Hyloxalus insulatus
- Conservation status: Vulnerable (IUCN 3.1)ref name=IUCN/>

Scientific classification
- Kingdom: Animalia
- Phylum: Chordata
- Class: Amphibia
- Order: Anura
- Family: Dendrobatidae
- Genus: Hyloxalus
- Species: H. insulatus
- Binomial name: Hyloxalus insulatus (Duellman, 2004)
- Synonyms: Colostethus insulatus Duellman, 2004;

= Hyloxalus insulatus =

- Genus: Hyloxalus
- Species: insulatus
- Authority: (Duellman, 2004)
- Conservation status: VU
- Synonyms: Colostethus insulatus Duellman, 2004

Species of frog

Hyloxalus insulatus is a species of frog in the family Dendrobatidae. It is endemic to Peru.

==Description==

The adult male frog measures 22.2 mm in snout-vent length and the adult female frog 26.0 mm. The skin of the dorsum is red-brown in color with four darker brown marks in the middle of the back. The two closest to the head are chevron-shaped. The lips and parts of the forelegs are white in color. There are climbing disks on the toes of all four feet. The upper parts of the front legs are brown with gray-white mottling. The sides of the body are gray and brown in color with white stripes. The dorsal surfaces of the back legs are brown with darker brown marks. The rest of the legs have white marks. The throat is gray in color with two black spots. The belly is white in color. The ventral surfaces of the back legs are gray in color with some orange spots. The iris of the eye is bronze in color with some black marks.

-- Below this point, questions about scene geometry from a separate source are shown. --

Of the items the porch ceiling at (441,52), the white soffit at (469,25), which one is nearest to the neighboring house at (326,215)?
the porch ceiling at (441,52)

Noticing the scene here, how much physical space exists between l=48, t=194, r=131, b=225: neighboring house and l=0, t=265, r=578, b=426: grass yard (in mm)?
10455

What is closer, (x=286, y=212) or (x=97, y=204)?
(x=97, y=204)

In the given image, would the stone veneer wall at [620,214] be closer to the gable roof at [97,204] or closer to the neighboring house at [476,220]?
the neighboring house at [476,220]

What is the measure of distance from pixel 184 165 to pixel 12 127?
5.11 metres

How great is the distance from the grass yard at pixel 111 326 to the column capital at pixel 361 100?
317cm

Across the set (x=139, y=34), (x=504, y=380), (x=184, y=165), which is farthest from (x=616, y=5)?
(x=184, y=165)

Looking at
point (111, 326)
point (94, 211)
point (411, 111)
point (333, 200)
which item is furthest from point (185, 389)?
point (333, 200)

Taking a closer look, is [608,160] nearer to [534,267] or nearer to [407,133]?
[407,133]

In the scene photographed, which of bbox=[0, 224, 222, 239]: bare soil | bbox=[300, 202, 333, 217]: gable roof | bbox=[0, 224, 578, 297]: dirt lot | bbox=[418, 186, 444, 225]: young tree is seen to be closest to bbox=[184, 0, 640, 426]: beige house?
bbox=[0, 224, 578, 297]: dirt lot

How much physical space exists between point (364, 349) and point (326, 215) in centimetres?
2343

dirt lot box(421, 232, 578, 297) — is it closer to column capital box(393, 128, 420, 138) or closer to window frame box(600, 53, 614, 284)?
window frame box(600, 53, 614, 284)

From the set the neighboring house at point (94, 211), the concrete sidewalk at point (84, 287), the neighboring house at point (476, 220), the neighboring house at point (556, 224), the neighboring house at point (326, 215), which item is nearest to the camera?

The male frog's testes are white in color.

==Habitat==

Scientists observed this frog in rocky montane streams the Cordillera Central and Cordillera Occidental and in dry areas where cactus plants grew. They also saw it in some roadside water. Scientists saw this frog in the Río Marañón valley between 1260 and 2600 meters above sea level and in a few other areas.

==Reproduction==
Scientists infer that the female frog lays her eggs on the ground and that, after the eggs hatch, the adult frogs carry them to water, like the frog's congeners.

During stage 34 of its development, the tadpole can be 13.0 mm in body length and 38.8 mm in total length. It has a round body, and the eyes are located dorsolaterally. The iris of the eye is light bronze in color. The body is olive brown in color and the tail is brown with olive-brown spots.

==Threats==
The IUCN classifies this frog as vulnerable to extinction, citing the principal threats of pollution and habitat loss associated with fires set to clear the land for agriculture. Farmers also divert water from streams for irrigation, which may affect the frog's breeding sites. Because scientists saw the frogs next to roads, they think it may tolerate disturbed habitats.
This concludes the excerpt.